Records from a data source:
⟨

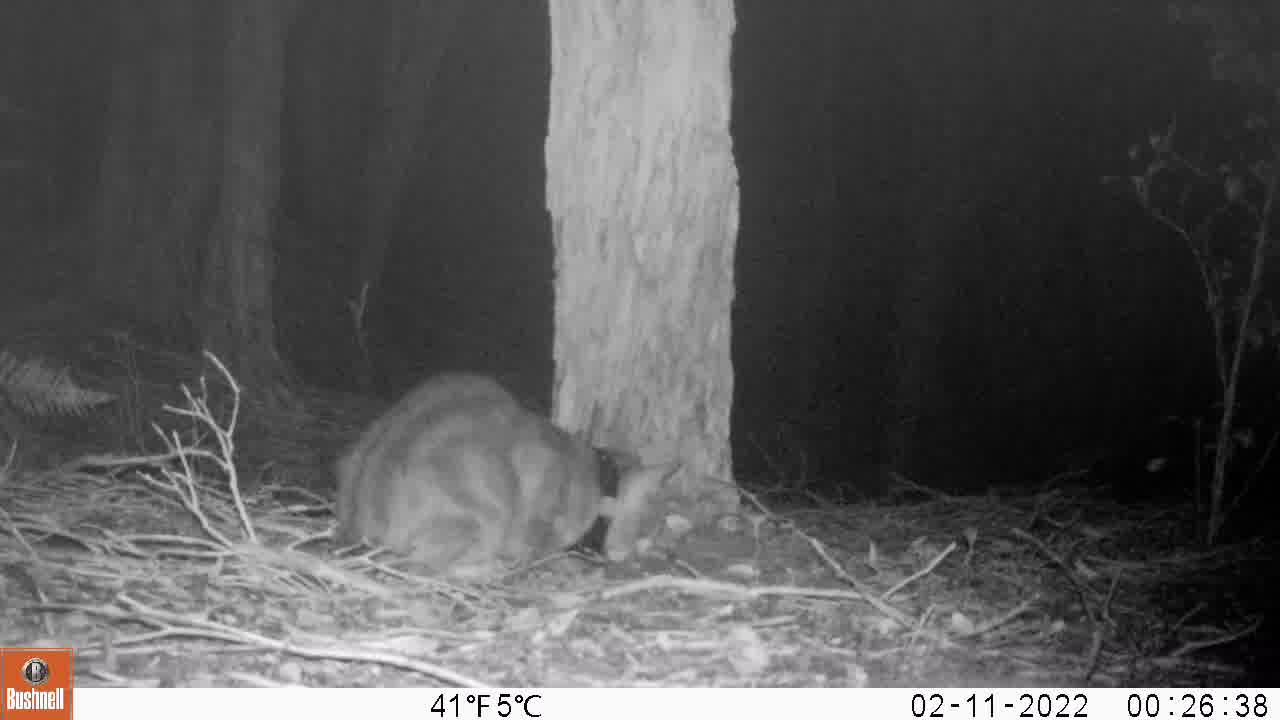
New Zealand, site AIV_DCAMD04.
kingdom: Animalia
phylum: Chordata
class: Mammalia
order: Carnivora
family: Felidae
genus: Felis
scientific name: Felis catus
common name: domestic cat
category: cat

⟩
⟨

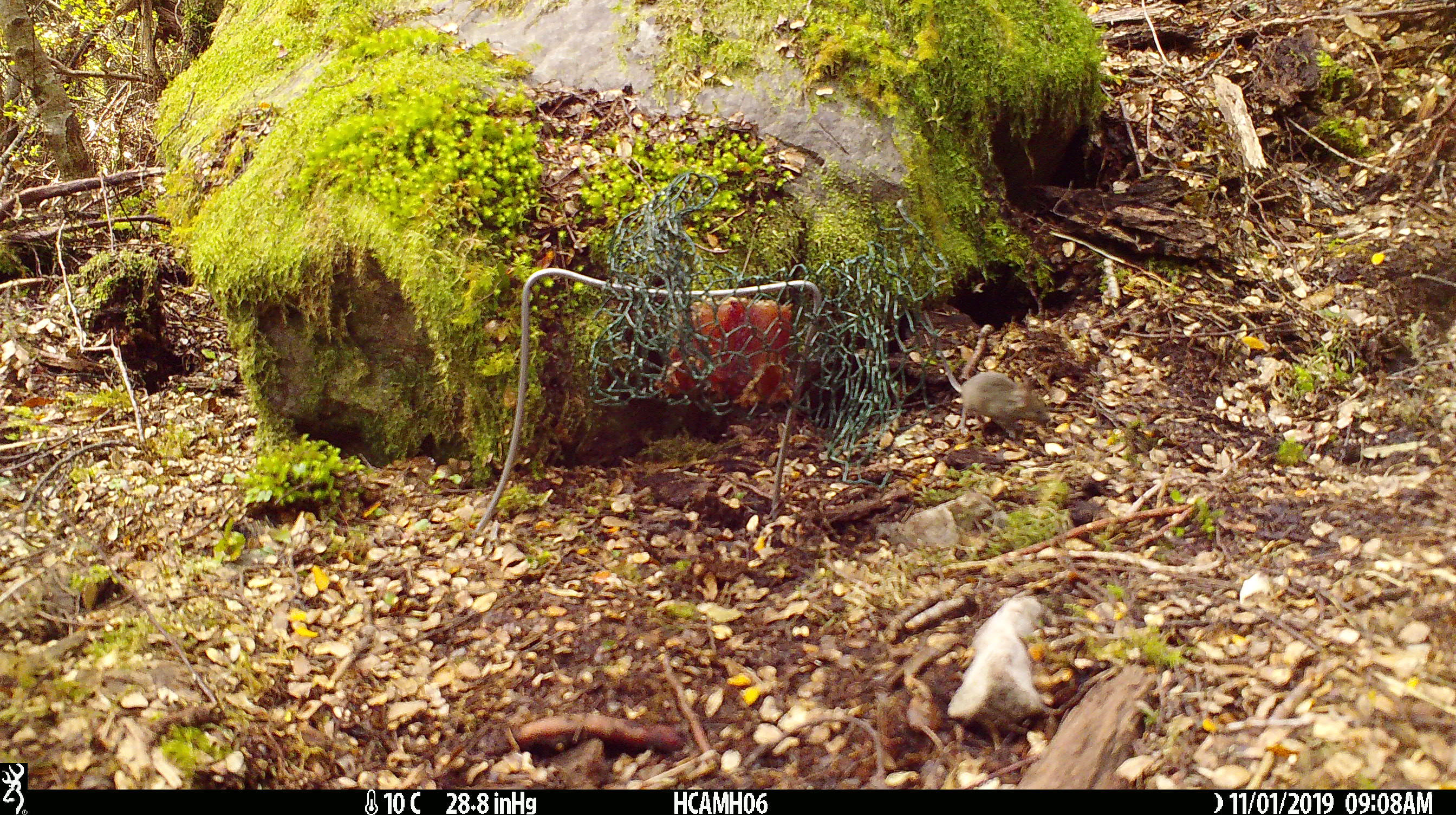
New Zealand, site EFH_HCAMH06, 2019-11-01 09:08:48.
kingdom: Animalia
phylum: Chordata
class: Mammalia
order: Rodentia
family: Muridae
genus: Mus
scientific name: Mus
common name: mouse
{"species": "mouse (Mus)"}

⟩

Task item: From the records above, print exactly the lines that run from the line with "order: Carnivora" to the line with "category: cat", inclusive.

Answer for this exercise:
order: Carnivora
family: Felidae
genus: Felis
scientific name: Felis catus
common name: domestic cat
category: cat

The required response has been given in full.